Environment and Nature in New Zealand September 2007

Book Review

David Young, Whio: Saving New Zealand's Blue Duck, Craig Potton Publishers, Nelson, 2006, 152 pp., ISBN 978 1 877333 46 0.

Charles Dawson

There's plenty for everyone in Whio. People engaged in conservation projects directly, ecologists, those working on conservation policy or history, Treaty issues or ornithology will find this book rewarding, while the general reader will marvel at how far New Zealand scientists have come in their understanding of bird life, habitat and care in the last three decades. As in Young's excellent recent history of conservation Our Islands, Ourselves, Whio is both accessible and rigorous, moving from the source material to contextualise, probe and (no easy task) elucidate current conservation practice and policy, and bring stories of achievement and possibility to life. Whio's publication points to a rising interest in species recovery; the book was sponsored to catch this and raise the profile of this threatened species (though Young points out his views are his ands not the sponsors). In Whio he turns our gaze to a species facing extinction by stealth.

The blue duck itself flies low on the radar of public consciousness. Its first public foray was the Planning Tribunal's 1990 decision on the Whanganui River's flow level:

for the first time the whio was given a level of exposure as a taonga (treasure) of the river that no other case had achieved. So at last, the cryptic blue duck paddled into public view as a crucial indicator species, an expression of the health of our rivers' (64).

This book is about far more than the whio alone. In crafting a 'social history' of the whio, Young demonstrates how ecological projects require an equally holistic approach across all elements, from management and political support in Wellington, to good relationships with Mäori, farmers, hunters, power companies and local government. There is a lot of collaboration required: 'coordination of the captive-rearing programme embraces some 16 different agencies other than DoC [Department of Conservation]' (93). One of the book's strengths is its revealing engagement with the myriad of workers and researchers captivated by whio. We read of translocation efforts in Taranaki and Kahurangi National Parks, of DOC workers' dread at the emails over coming weeks that mark another loss to stoats, and the advances in tracking, monitoring and ecosystem assessment over the last 30 years, as well as the support for whio recovery and protection from hunters in Fiordland and elsewhere.

If the whio skimmed into public consciousness in a Planning Tribunal decision about Whanganui River levels, local Mäori and conservation issues and the generation of electric power, then Young's chapter on that case and its aftermath is required reading for anyone involved in the Treaty sector for an account of how the judicial or political imprimatur lives on after its release.

An indicator species, the whio is one marker of how 'second-tier' endangered species are also under extreme threat.

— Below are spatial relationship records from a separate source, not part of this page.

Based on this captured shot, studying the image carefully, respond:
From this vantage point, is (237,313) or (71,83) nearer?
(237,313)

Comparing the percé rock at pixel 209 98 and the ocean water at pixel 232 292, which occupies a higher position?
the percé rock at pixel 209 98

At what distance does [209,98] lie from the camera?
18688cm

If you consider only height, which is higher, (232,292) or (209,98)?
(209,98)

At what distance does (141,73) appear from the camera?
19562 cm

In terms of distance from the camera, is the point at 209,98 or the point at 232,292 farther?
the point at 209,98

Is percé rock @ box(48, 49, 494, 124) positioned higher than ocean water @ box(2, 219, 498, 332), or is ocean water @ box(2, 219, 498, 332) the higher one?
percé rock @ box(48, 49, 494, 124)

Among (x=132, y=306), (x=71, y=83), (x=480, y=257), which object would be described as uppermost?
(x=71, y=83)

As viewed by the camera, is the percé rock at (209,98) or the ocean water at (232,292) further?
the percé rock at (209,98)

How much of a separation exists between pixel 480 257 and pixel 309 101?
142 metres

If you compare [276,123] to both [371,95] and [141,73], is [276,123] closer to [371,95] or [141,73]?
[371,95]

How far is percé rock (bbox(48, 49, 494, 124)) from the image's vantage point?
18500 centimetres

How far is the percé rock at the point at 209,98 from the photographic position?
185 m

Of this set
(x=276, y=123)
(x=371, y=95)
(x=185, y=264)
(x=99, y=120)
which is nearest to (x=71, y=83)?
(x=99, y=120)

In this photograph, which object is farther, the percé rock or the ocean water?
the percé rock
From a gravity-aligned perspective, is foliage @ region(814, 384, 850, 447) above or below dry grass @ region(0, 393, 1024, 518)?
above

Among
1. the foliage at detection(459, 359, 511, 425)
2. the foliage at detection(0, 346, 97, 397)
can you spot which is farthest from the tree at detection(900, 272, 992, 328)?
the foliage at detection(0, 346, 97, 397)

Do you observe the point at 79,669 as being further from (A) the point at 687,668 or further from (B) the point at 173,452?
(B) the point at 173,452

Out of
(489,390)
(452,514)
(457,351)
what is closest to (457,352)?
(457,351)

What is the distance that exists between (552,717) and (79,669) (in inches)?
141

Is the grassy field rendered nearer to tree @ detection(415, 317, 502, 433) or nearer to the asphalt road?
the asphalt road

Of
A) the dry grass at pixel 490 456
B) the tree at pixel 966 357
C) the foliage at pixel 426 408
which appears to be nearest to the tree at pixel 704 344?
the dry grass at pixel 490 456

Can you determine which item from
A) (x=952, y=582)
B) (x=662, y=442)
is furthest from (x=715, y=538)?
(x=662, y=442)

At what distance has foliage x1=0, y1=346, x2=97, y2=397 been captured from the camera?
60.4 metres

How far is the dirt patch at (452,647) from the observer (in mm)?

The book is a testament to the many workers and volunteers who have fought against mustelid and mega-project, battling the whio's slide into extinction. This work (and the blasted stoats) has helped prompt a shift from the single-species approach to 'a recovery programme that aims to save entire communities of animals and plants within a particular area' (132).

Paul Jansen suggests the aim of much of this tireless work should be a level of population that would survive 20 years without any management intervention (132). There is still a long way to go. This attractive, compelling and sobering study of whio should sit on the bookshelf of anyone interested in that journey. As Young notes,

The blue duck's call will come to signify entire and intact communities of insects, plants and other birds living as they have always lived in an ecological relationship. For the whio's crisis is emblematic of what ails not only its habitat but also the way we live - blindly and unsustainably - in these islands (138).